* _RECORD EXCERPTS_

++++++++

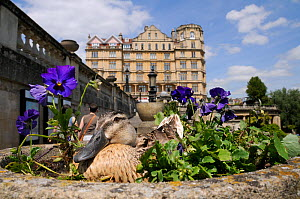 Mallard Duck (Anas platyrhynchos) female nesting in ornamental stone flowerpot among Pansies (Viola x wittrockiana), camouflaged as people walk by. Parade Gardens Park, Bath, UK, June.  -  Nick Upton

++++++++

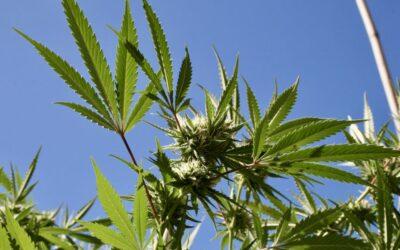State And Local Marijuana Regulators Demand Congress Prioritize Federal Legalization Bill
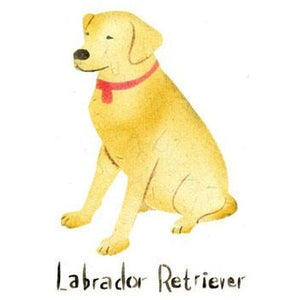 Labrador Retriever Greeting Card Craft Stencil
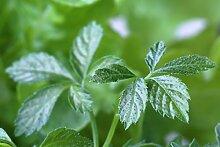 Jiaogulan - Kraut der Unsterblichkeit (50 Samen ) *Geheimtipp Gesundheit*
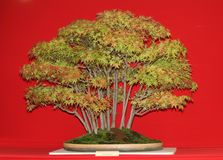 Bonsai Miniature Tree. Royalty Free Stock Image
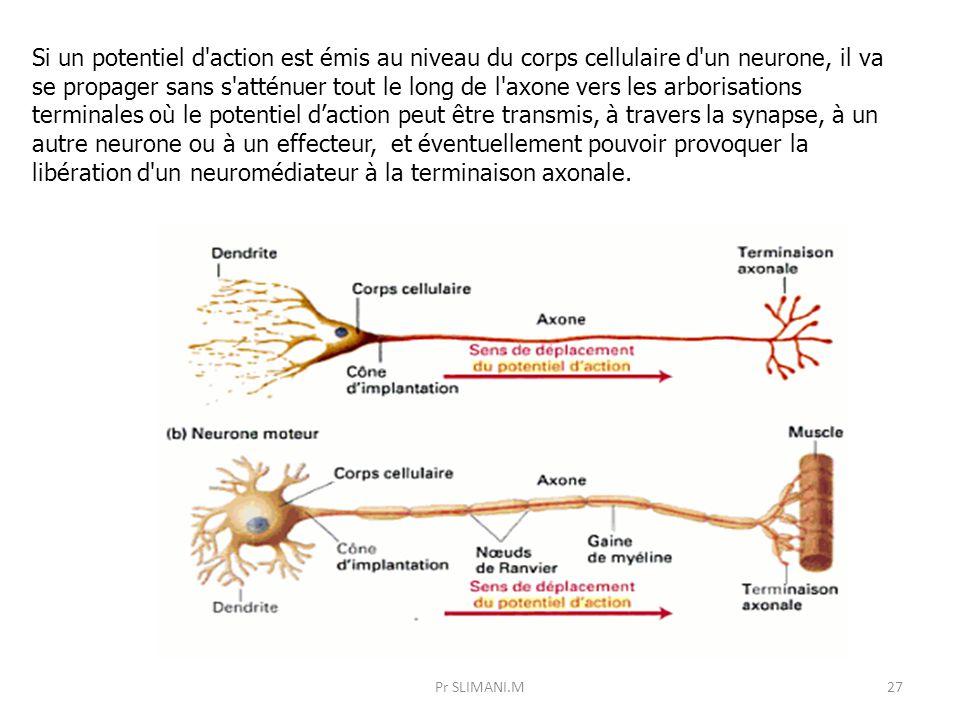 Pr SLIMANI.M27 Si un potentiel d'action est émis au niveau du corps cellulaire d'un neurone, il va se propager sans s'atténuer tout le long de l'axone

++++++++

Above are some records; extract exactly the lines from the one containing "Bonsai Miniature Tree." through the one containing "Pr SLIMANI.M27 Si" and drop the pictures.

* _OUTPUT FOR THIS EXERCISE_
 Bonsai Miniature Tree. Royalty Free Stock Image
 Pr SLIMANI.M27 Si un potentiel d'action est émis au niveau du corps cellulaire d'un neurone, il va se propager sans s'atténuer tout le long de l'axone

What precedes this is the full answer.